Along with the CSA scholars, more than 20 college undergraduates — seven of whom this year are CSA graduates — serve as mentors, working and living alongside the scholars and living with them during the summer. “We stay in very close touch with all our graduates,” Rodburg said, “before they enter college, during their college years, and even after college. We have a very strong network of alumni.”

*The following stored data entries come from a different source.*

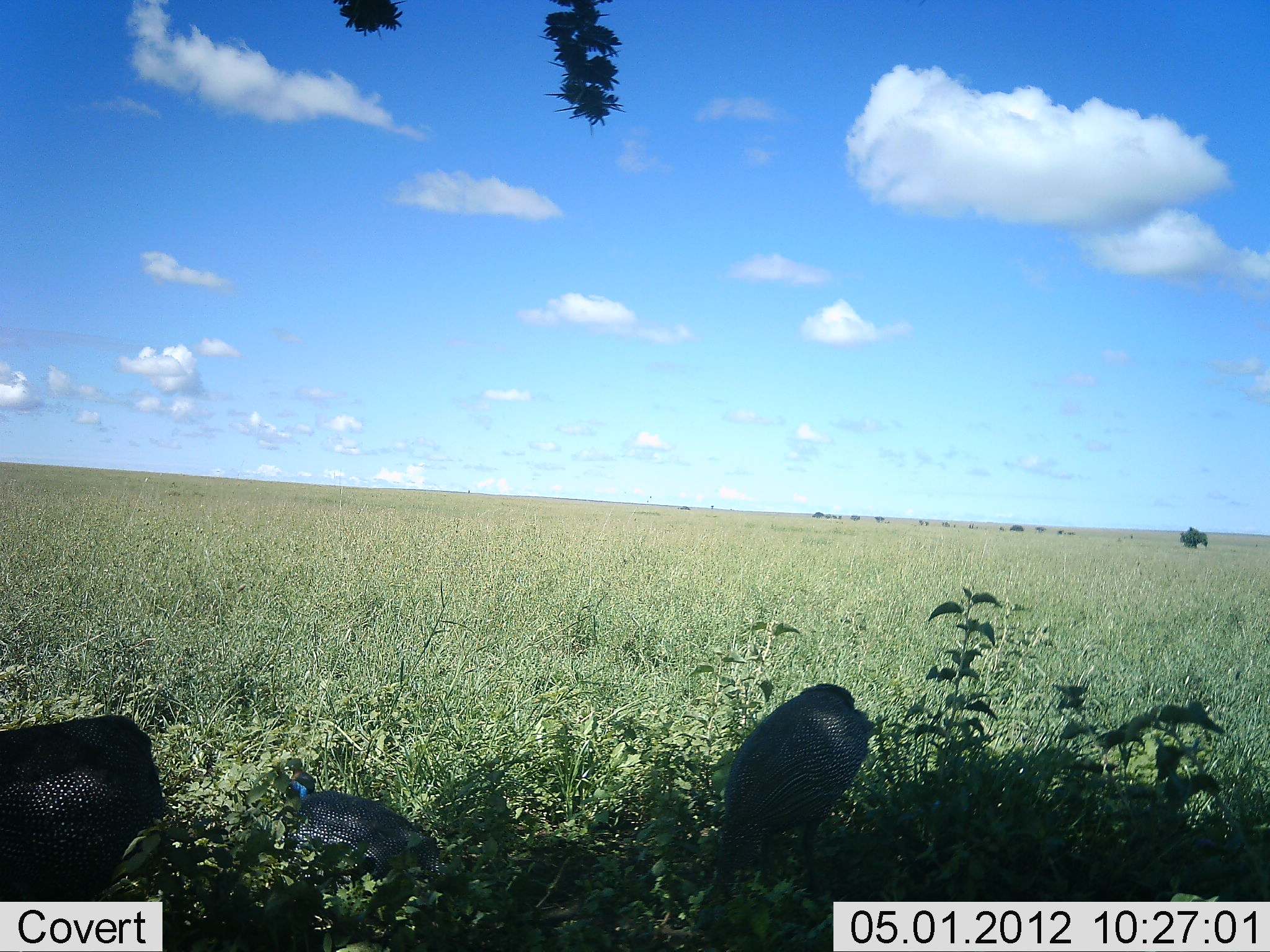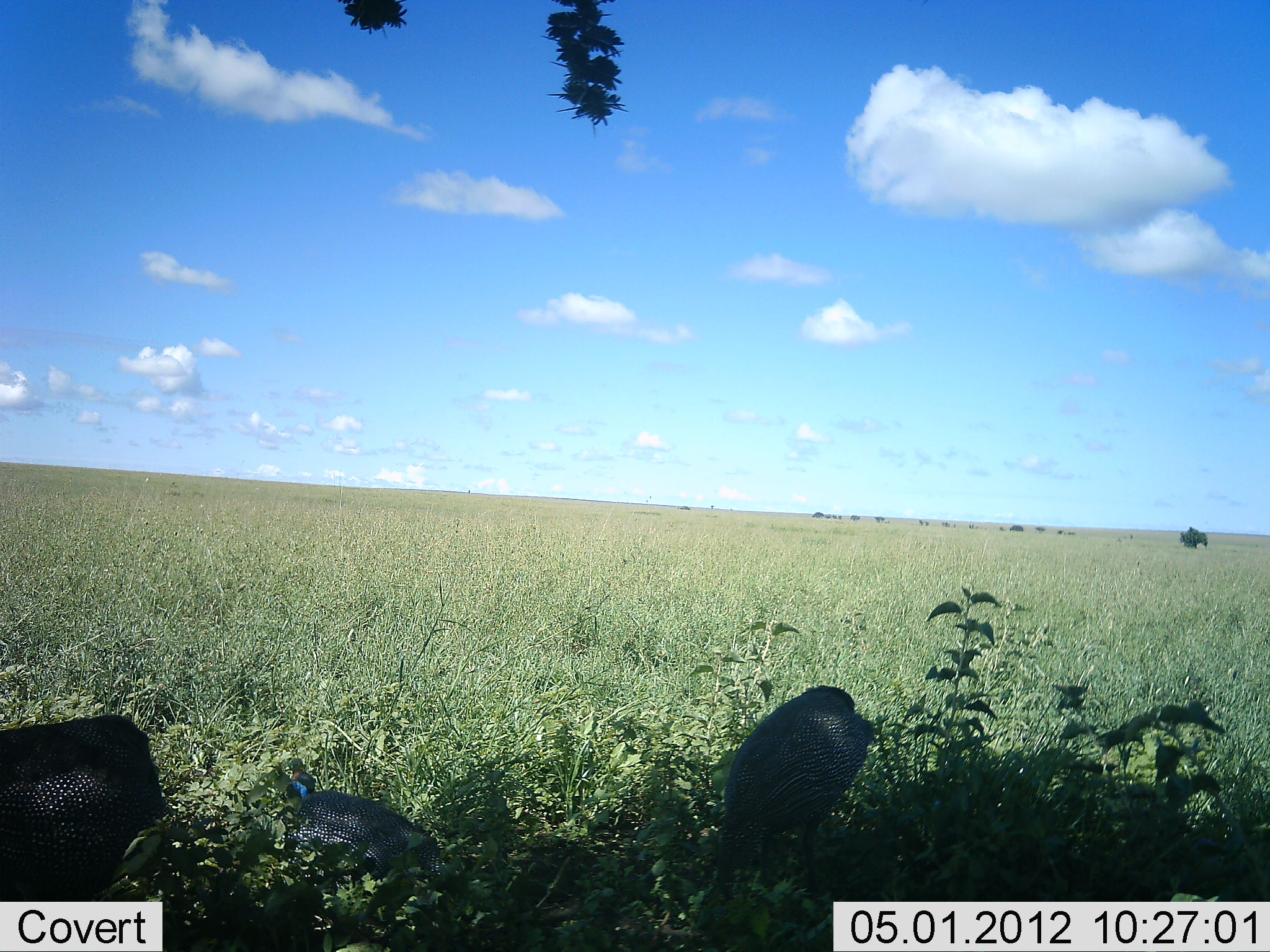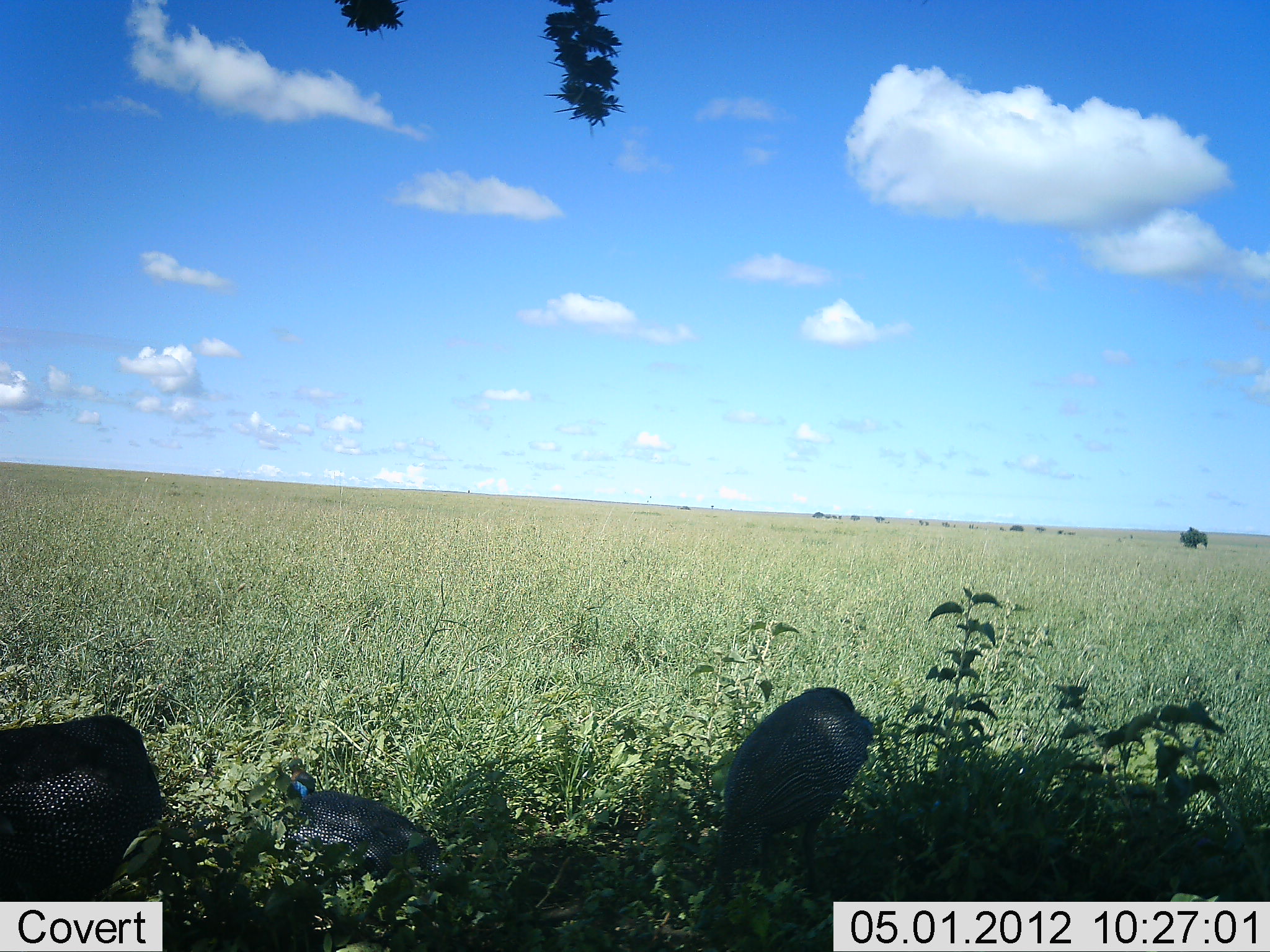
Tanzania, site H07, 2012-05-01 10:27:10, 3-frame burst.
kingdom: Animalia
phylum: Chordata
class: Aves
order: Galliformes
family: Numididae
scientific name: Numididae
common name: guinea fowl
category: guineafowl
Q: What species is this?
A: Guineafowl (guinea fowl) (Numididae).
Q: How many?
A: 3.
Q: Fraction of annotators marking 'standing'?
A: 47%.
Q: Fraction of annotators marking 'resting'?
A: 59%.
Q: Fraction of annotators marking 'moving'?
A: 0%.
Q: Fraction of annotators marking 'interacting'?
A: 0%.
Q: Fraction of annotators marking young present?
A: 0%.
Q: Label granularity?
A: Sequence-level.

“I was part of the first cohort of students with CSA in 2004,” said Jide Olanrewaju, an alumnus at the poetry slam to lend his support. Olanrewaju, who was at Cambridge Rindge & Latin School, said, “I remember it was a very exciting opportunity, and a very different atmosphere from high school. I came here for three summers as a scholar, and then won a grant that allowed us to come back as junior mentors to the incoming scholars. “
Olanrewaju, who studied architecture and urban design at Hampshire College and graduated in 2011, said, “CSA was fundamental in my going to college,” he said. “Just the exposure of learning at Harvard and seeing that there’s much more to the world, that there are so many opportunities and resources for you to develop your dreams, that is what it’s all about. There’s a sense of connection, belonging, and community in these relationships that you’ve built over the years — a sense of guidance. This program has given me a sense not only of the importance of education, but also giving back.”
CSA mentor Suryani Dewa Ayu ’15, who graduated from CSA in 2010 and performed her own poem at the slam, said CSA was pivotal in her attending Harvard.
“CSA is a family,” Ayu said. “It’s a network of people who really support each other, who are constantly in contact, checking up on you, encouraging you, and seeing how you’re doing. It’s such a phenomenal program, and I’m so glad to be back here, interacting with the kids.”
Jiovani Robles, a 2009 CSA graduate, a senior at Wesleyan University, and a 2012-13 Gates Millennium Scholar, is a CSA mentor this summer and emcee of the poetry slam. “CSA is a program that really pushes you,” he said. “It allows students to really think about what they want to do for the future and helps them think for themselves. And by bringing them onto the Harvard campus, it exposes them to college life.
“The people in this program are a real inspiration,” he said, looking around the crowded room. “This is a whole new generation of scholars. I’m so impressed with the work they did tonight, and the passion that they have for the program and each other.”